A friend of mine here commented that I had come a long way since I had first came on CDH today, which naturally caused me to think back, and read some of my old posts (not too many of them, I’ve written enough to fill a fair size book lol). How did all this get started? Cause a year ago, I was wandering along, a random guy, not a skirt in sight, not even a kilt on my mind…
Tiffany has always been there….hibernating and biding my time, ever since I was a little kid…also unaware…but here nonetheless.
But the mind is a powerful thing, and the drive to survive and thrive is as well. Growing up in Texas in the 1980s, I had recognized it was necessary to cram little Tiff into a cell deep within the basement in my mind, where the sweet little girl who loved kittens and bunnies and hugs got to cry herself to sleep every night, still praying to God to make her real and to let her play in the sun one day, just as she had every night since she was 6 years old. Little Tiff was 7 at the time, and her screams went unheeded, unanswered, echoing in the dark while a little boy, equally troubled, grew up in her place.

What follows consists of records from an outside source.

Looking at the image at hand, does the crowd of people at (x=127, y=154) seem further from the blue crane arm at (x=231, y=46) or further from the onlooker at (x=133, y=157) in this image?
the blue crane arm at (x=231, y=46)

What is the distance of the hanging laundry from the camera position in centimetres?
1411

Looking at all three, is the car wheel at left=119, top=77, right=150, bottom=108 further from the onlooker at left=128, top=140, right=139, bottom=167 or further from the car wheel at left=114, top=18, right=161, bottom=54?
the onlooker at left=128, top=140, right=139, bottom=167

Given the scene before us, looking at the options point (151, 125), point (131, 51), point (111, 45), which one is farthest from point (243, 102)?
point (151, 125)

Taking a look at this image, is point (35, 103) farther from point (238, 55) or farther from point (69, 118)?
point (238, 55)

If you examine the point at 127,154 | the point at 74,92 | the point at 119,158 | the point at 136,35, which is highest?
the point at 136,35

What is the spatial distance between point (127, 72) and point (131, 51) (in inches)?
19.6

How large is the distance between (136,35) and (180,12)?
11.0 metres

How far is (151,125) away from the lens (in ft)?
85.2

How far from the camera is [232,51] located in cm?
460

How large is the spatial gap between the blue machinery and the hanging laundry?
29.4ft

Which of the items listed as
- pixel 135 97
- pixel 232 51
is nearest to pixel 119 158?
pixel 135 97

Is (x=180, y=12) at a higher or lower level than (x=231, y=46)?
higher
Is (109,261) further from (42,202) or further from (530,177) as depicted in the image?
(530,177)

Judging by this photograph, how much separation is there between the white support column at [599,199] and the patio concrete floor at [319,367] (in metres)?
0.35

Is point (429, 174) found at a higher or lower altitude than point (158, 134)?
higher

Those screams continued, unabated and unheard, for 36 years. Maybe the prayers were heard though, and maybe the chain of events to be started that day in first grade where I found that my likes and dislikes were not appropriate according to man.

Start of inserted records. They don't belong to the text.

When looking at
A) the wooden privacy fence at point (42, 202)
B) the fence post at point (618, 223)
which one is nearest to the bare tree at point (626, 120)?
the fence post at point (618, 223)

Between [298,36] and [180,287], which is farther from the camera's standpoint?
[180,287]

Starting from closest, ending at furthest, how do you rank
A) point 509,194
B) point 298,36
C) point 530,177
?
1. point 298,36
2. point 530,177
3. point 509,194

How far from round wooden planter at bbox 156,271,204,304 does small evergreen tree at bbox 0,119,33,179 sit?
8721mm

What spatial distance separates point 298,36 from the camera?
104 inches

Thankfully even the strongest wall has cracks when it’s made.
Fast forward to near present day, over two generations later…November 2018. A bored me, not having dressed in 18 years or so, playing around on the internet, stumbles upon a stupid little app, which can turn your picture from male to female…something which has far stronger appeal to me than I expected…so I downloaded it, and put the ring on my finger….
A week later, I’d taken 300 pics of myself, and turned them all into proto-tiff. I did not look that good, but there was no doubt that I was hooked. I think at that point what has happened since then was inevitable, although at the time, I still was ignorant. But the crack, dormant for over a third of a century, was no longer closed. Dressing resumed in December, the trickle turned into a stream. 3-4 times in 3 months, then my wife out of town in March with the kids and I raided her makeup and ordered a wig, placing it on my head and on March 26 2019, Tiffany opened my eyes for the first time since Reagan was president. The stream became a river, and on 3/28/19, when I joined CDH, I began to drill holes in the dam and fill them with dynamite.

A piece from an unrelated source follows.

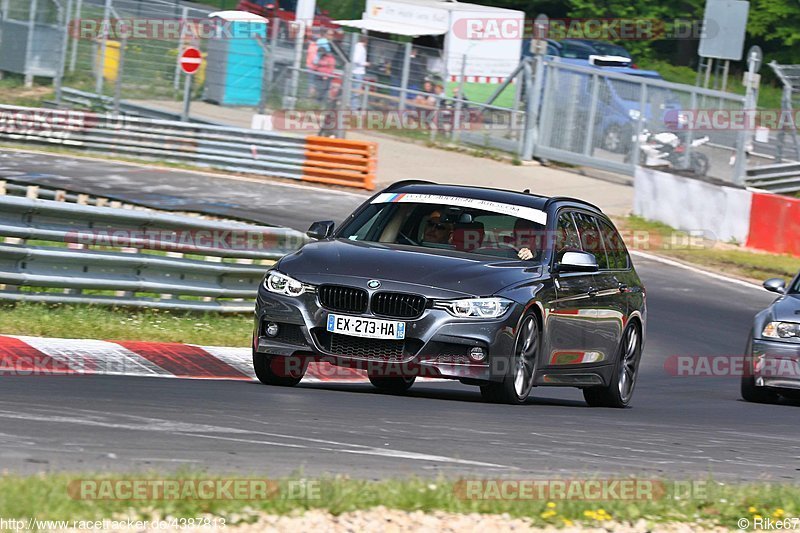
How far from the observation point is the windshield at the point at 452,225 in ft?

As I began to explore my new world, and talk with others like myself, I not only embraced the feminine side of me, I quickly realized that it was far, far stronger than I had ever dreamed. The dressing began to accelerate, and I began a never ending escalation which continues to this day.
The night of my first outing, the day that little Tiff had prayed for, so long ago, the day that the sun had finally caressed my bare shoulders along with the breeze, standing nervously but proud in the street in the company of others, a thunderous crack echoed through my mind, and the waters flowed free. First as tears of joy, the happiness of being me, and no longer being ashamed, but proud and whole and not bitter at the 3 dozen years but thankful for the chance I’d been given, the waters began washing away the fortress of masculinity that had entombed my soul.
And it all became clear.
The feelings that things were wrong. The depersonalization. The angst I could never put my finger on. The nuclear fire that drove me onwards. Why I silently cry during movies even crappy ones although widely regarded as a tough guy. Why my mentor in my profession was female, and why I was drawn to her. Why I never cared about my clothes. Every. Single. Thing. From the vast to the small. All shaped by this, dissonance unseen, for 36 years.
Relationships with a strangely inappropriate disconnect, both romantic and platonic alike, leading to upheavals and diminishment, built on false pretenses. Unknowingly at the time, but no less false for their faith on founding.
As the ministry of misdirection toppled over, and my eyes surveyed everything I had laid to waste, the smile that was on my face shone in my eyes, and my thoughts were only that today is a beautiful day to be.
The path ahead is strewn with rubble, washed downstream by the tsunami, full of pits and snares, but it is now travelled in the sunlight, by someone who rightfully is walking it, with a spring in her step.